Monday, August 11, 2008

Our Unique Journey

Making one's way in life is often making it in the fog. We can't see what comes next; all we have to help us set our direction is what already we have seen and what we are seeing now.

From what we have seen of life we gather together our bearings. These consist of what we believe are patterns of action and consequence. When you see bird flocks fly across the sky, you know winter is coming. 

I have not gone over the photos I took on the trip to the Amalfi Coast last May. I've processed a few photos when browsing the folders in Aperture but I have not gone through every image. Most of what I've seen are forgettable images. They are more useful for recapturing the adventure but as art they fail miserably.

While taking the photographs I believed I was capturing something of what I was experiencing at the time. The images bring back the experience but without my memories the images themselves don't tell anything of the story.

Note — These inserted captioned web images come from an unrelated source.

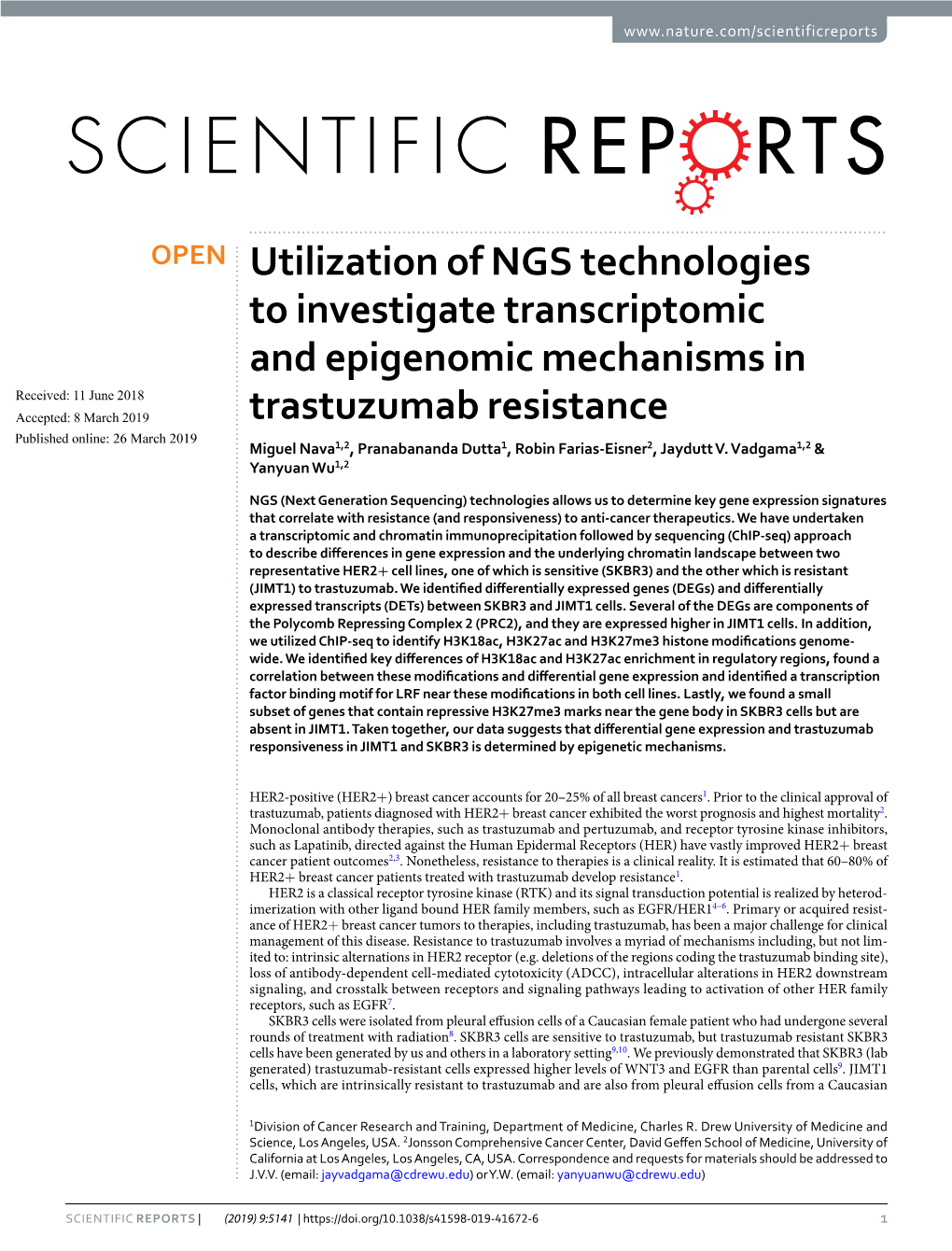 Utilization of NGS Technologies to Investigate Transcriptomic And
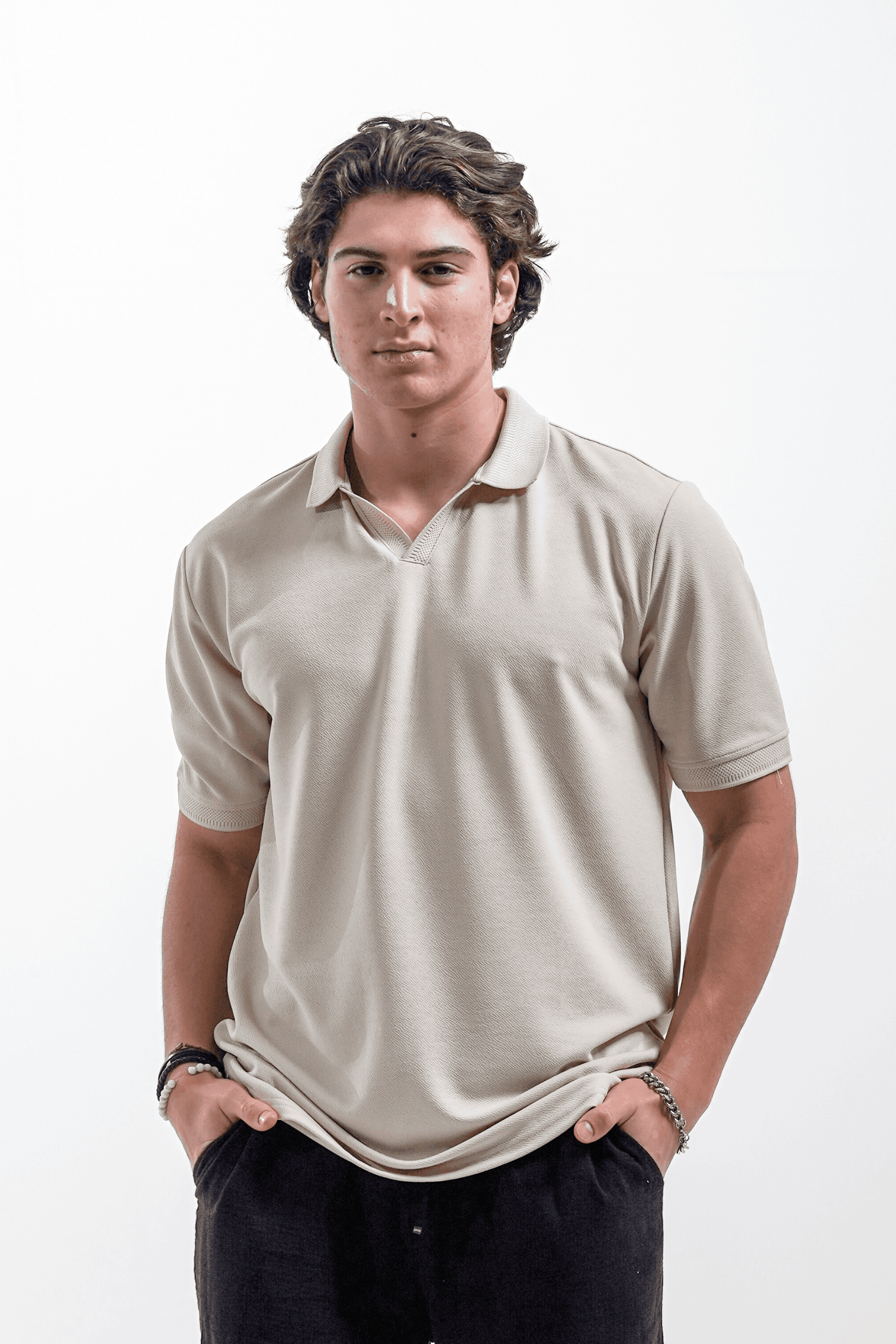 MODAL POLO YAKA  T-SHIRT - Bej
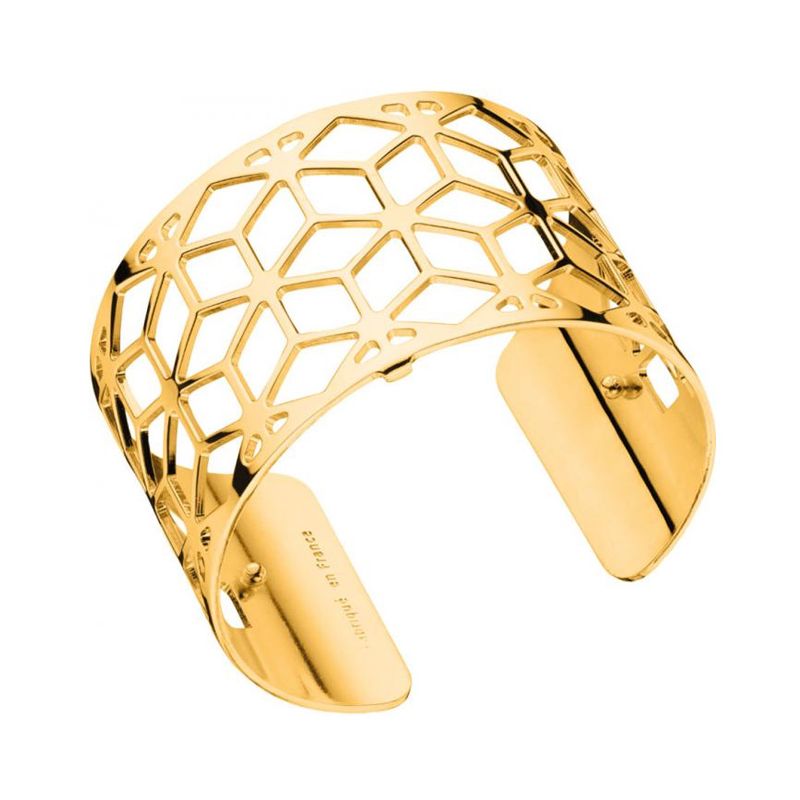 Bracelet manchette Les Georgettes motif resille plaqué Or jaune large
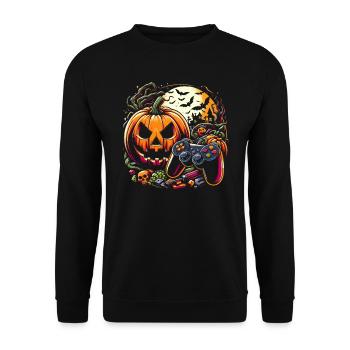 Lustiges Halloween-kostüm Gamer Nerd - Unisex Pullover - Schwarz - Vorne - Alina (178cm) & Michal (187cm)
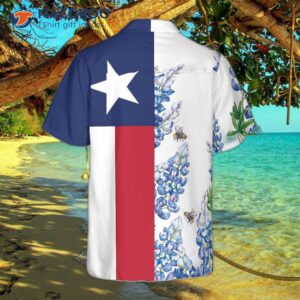 Royal Blue Bluebonnet Texas Hawaiian Shirt, Floral Flag Shirt In Vertical Version, Proud For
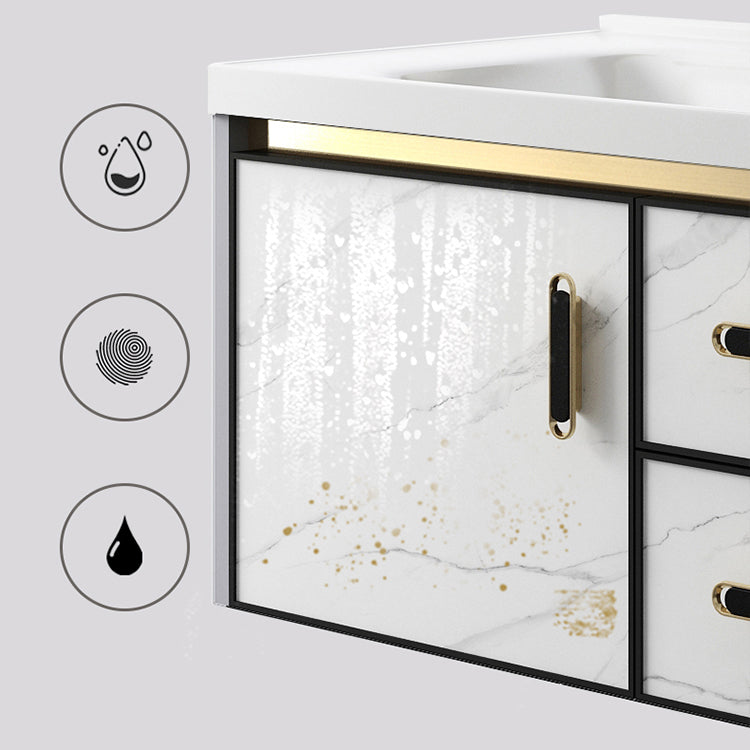 White Bath Vanity Single Sink Wall Mounted Faucet Drawers Metal Frame Vanity with Mirror Clearhalo 'Bathroom Remodel & Bathroom Fixtures' 'Bathroom Vanities' 'bathroom_vanities' 'Home Improvement' 'home_improvement' 'home_improvement_bathroom_vanities' 7712320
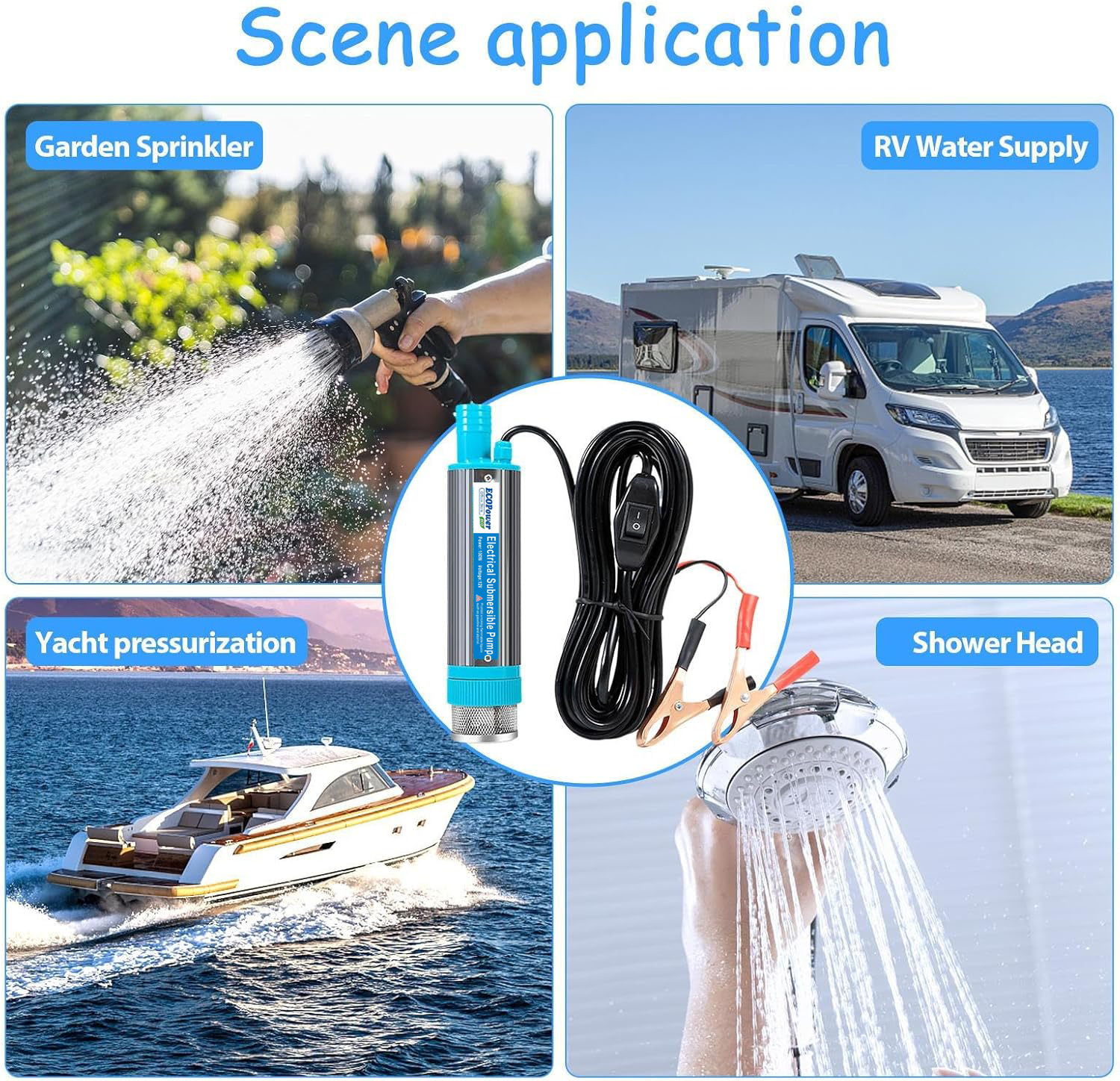 12V 100W Electric Fuel Transfer Pump Water Oil Transfer Refueling ...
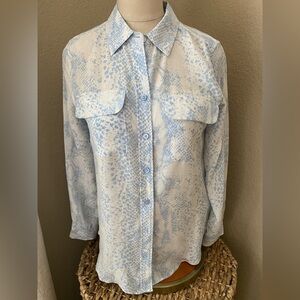 Equipment Femme- Printed Silk Button Down- XS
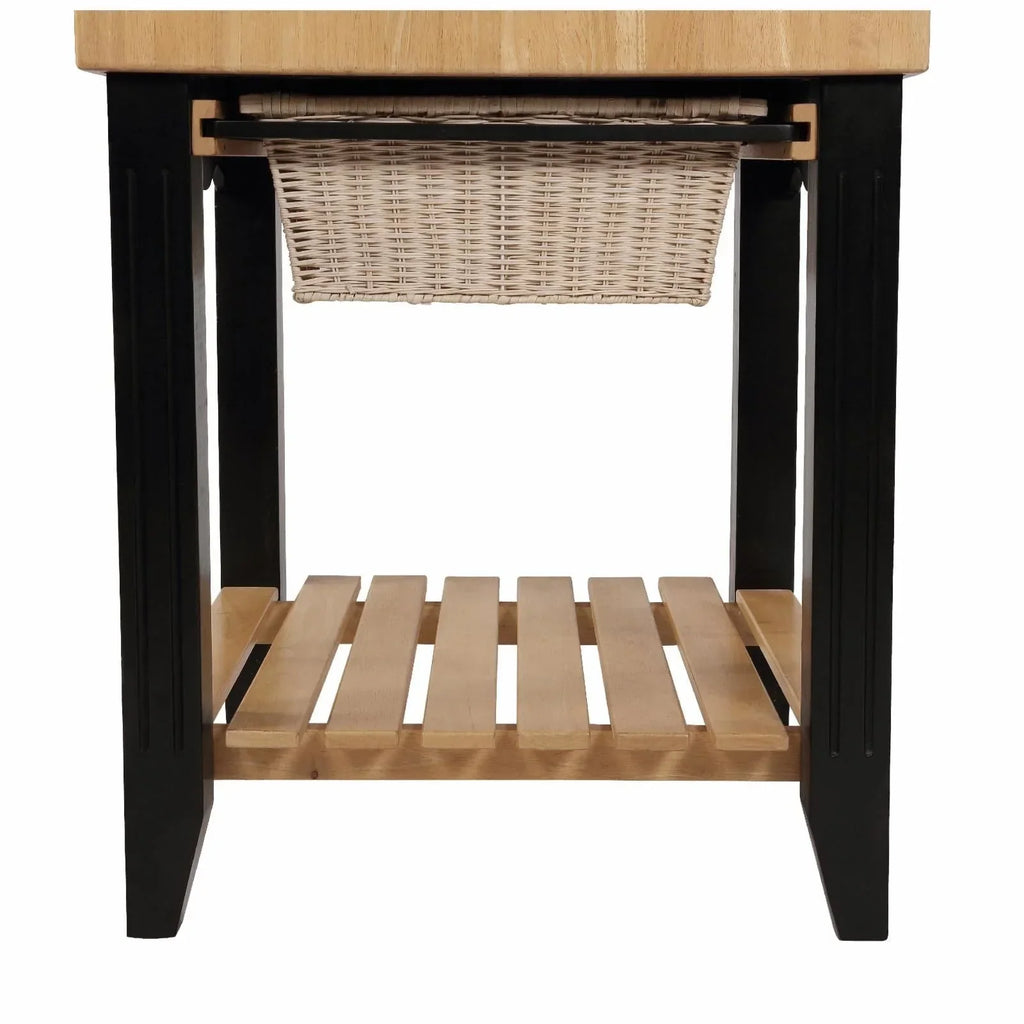 2026 NewKolton Square Kitchen Island, Black and Natural with Butcher Block Top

An artistic image is a moment plucked from the story line that somehow communicates a story, not always the same story, just by itself. When I put several photos together, the story emerges so maybe as a collection the images could work.

Yesterday I viewed two mini DV tapes on the new Sony field player. I found the interview with Sean about his views on women and relationships with women as moving as ever. I remember showing it to Francisco who commented on how frank Sean was in his answers. "What is woman?" I started out asking him. As though talking to himself he gave answers that seemed to come unedited directly from inside him. There was no acting here. Good actors could perhaps mimic this directness but that shoot made me want to make movies about real people but real people who are able to reveal their souls as openly as Sean did. 

I think a model or actor is good when he projects what the viewer feels are his private, intimate self. Intimacy touches us. In the course of our business or family lives there remains a part of us that is like a wound. During the day's busy with chores and external challenges we might forget we have this wound but at night or when we are finally alone with our own thoughts the wound reappears. Some of us have completely forgotten thee wounds until something touches that soothes the burning, aching pain of the wound. Then we remember that the wound has never stopped hurting; we just learned to put it away in our secret room. 

A relationship might staunch the pain for a while but the wound does not go away forever. The wound is our very soul. When we recognize it is our wound and decide to do something about it, we take risks that could make the dull ache sharp and more intense. Sometimes we feel better despite the greater pain. There is no question then in our minds about the wound's presence. Pain brings clarity and we prefer clarity to ignorance.

I want to create works to make us remember the primeval wounds our souls are. Fiction in words and/or images might be too big for me to tackle. I must find venues more suited to my resources. To find what only I uniquely can do is not settling for something smaller. Wounds are metaphysical realities, unlimited by the usual measures by which we judge everything else. 

To know my own wound and from that wound seek to connect other people to their own wounds is essential work. For me this is what spiritual has come to. This has nothing to do with gods or beliefs and everything to do with living above all the posturing drama and heedless craving.